Carbon reduction clock is ticking for farming
Published 23/09/2015 | 02:30
Carbon has rarely weighed heavily on the minds of Ireland's farmers, not even dairy farmers hoping to significantly increase their production following the end of milk quotas.
But carbon should be a concern because Ireland, as part of the EU's climate and energy policies, has limits on the total amount of carbon it can release to the atmosphere in the form of greenhouse gases.
These limits will bite in the remaining years of this decade. By 2020, the EPA estimates that the sectors covered by our national emissions ceiling, which include agriculture, will be releasing 6-11pc more emissions than allowed under that ceiling. By 2020 agriculture will be responsible for 45pc of those emissions in Ireland, with transport the next most important sector.
This ceiling is set as part of an internal burden-sharing agreement under the EU's Effort Sharing Decision, which allocates the total EU ceiling between the EU member states. Ireland's 2020 target is to reduce its emissions by 20pc compared to 2005.
The EU has begun to put in place its climate policy targets for 2030. The European Council has agreed to an overall target reduction of 30pc in emissions from the sectors covered by the Effort Sharing Decision. It recognises that national circumstances differ, and has agreed that national targets will vary between reductions of 0pc to reductions of 40pc compared to 2005.

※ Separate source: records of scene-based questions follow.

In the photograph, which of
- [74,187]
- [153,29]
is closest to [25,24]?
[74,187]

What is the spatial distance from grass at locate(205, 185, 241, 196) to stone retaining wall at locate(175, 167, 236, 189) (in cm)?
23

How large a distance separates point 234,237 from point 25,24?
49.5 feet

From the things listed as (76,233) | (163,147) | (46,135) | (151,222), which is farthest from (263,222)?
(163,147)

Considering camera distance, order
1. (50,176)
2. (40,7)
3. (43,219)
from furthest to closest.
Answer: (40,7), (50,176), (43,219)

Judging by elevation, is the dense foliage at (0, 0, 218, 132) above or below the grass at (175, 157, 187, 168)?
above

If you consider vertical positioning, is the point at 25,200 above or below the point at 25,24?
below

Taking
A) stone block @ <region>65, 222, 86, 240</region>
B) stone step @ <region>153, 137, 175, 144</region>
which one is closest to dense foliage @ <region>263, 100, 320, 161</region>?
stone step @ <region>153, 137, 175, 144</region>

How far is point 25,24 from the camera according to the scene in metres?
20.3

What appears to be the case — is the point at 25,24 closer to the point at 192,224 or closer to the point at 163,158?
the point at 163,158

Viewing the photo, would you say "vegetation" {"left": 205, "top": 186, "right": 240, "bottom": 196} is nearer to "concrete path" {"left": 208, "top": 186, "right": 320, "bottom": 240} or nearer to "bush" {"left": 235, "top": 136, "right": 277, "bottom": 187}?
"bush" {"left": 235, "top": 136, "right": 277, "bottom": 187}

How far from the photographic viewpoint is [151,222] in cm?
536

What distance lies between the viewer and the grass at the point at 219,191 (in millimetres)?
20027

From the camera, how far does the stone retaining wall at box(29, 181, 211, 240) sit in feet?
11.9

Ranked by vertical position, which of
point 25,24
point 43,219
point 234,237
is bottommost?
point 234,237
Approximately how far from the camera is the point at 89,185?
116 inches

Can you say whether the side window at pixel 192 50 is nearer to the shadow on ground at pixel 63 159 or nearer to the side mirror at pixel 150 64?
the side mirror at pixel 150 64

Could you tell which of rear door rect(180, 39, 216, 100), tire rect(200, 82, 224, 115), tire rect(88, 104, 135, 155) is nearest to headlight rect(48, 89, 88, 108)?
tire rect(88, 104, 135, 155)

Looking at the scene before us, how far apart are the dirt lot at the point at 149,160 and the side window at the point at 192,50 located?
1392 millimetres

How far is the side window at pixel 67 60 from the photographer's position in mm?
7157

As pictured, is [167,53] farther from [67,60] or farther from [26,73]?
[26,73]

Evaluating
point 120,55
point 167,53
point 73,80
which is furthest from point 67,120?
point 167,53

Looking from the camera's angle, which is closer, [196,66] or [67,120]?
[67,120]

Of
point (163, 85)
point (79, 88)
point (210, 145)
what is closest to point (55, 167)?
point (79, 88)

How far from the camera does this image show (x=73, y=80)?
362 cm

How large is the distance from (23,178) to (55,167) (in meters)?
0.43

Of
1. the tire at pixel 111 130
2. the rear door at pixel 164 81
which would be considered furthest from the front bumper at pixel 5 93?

The allocation will be done on the basis of relative GDP per capita, but the European Council has agreed to take into account the multiple objectives of agriculture and land use, and their lower mitigation potential is acknowledged.
A best case scenario for Irish agriculture might be that the existing target of a 20pc reduction compared to 2005 is extended to 2030 but the ultimate target could be higher.
Irish negotiators are looking for the lowest possible reductions and the highest possible ceiling.